Если у каменного балконного ограждения тебя не смаривал струящийся кверху запах, то можно было видеть линию прибоя, белый песок пляжа и сотни лежащих на солнце полуобнаженных женщин. Ясными ночами звезды в спокойном великолепии усыпали все небо, а луна, когда была полной, пролагала по заливу перламутровую дорожку, освещая воды сиянием, выхватывавшим из тьмы волны, которые теплый ветер гнал в сторону берега.
Кухня моя была хорошо оборудована и намеренно примитивна: дверь наподобие балконной выходила на задний двор, а сток был прямо в полу. У меня имелись письменный стол, лампа, бюро и полка с писчебумажными принадлежностями, но не было телефона.

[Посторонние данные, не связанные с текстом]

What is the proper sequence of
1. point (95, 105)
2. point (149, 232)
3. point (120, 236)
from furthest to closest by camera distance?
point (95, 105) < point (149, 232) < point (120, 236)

– И чем вы собираетесь здесь заняться? – спросил Смеджебаккен, когда мы сидели там в свете увядающего дня.
– Почему вы спрашиваете?
– Слишком уж здесь хорошо. Вы помрете от безделья. Знаете, как оно бывает во Флориде?
– Я рассчитываю бросить вызов.
– Кому?
– Местному населению. Ради искоренения всех кофейных плантаций в Бразилии.
– Это вам не осилить, сами же понимаете.
– Вы правы.
– Тогда что же вы будете делать?
– Просто жить.
– Так не бывает, – сказал Смеджебаккен. – Вам требуется что-то такое, от чего вам могло бы захотеться избавиться.
– Воспоминания?
– От них избавиться невозможно.
– Может быть, женюсь и обзаведусь детьми. Начну все сначала. А пока буду читать, ходить на пляж и стараться не растолстеть.
– Вы и так худы как жердь.
– После двух недель на кебабах из тапира каждый будет худым как жердь. Но это не может продолжаться вечно, а мы с вами в том возрасте, который располагает к полноте.
– Мне все равно, – сказал Смеджебаккен. – Я семейный человек, и мне не надо беспокоиться о двадцатилетних девчонках, которым хотелось бы, чтобы я выглядел как раб на галере.
– А что вы собираетесь делать?
– Вы знаете, что я собираюсь делать. Мы сядем на корабль в Глен-Ларне. А потом исчезнем.
Наутро после того, как мы провернули наше дельце, я проснулся, зная, что никогда больше не увижу Нью-Йорка. В каком-то отношении это было благословением, а в каком-то – нет. Я слышал, что город этот утратил все свое очарование. Он всегда был не очень-то легким местом, но его жители умели возместить это грубоватой искренностью и теплотой, с которыми я расстался, когда они были в полном расцвете.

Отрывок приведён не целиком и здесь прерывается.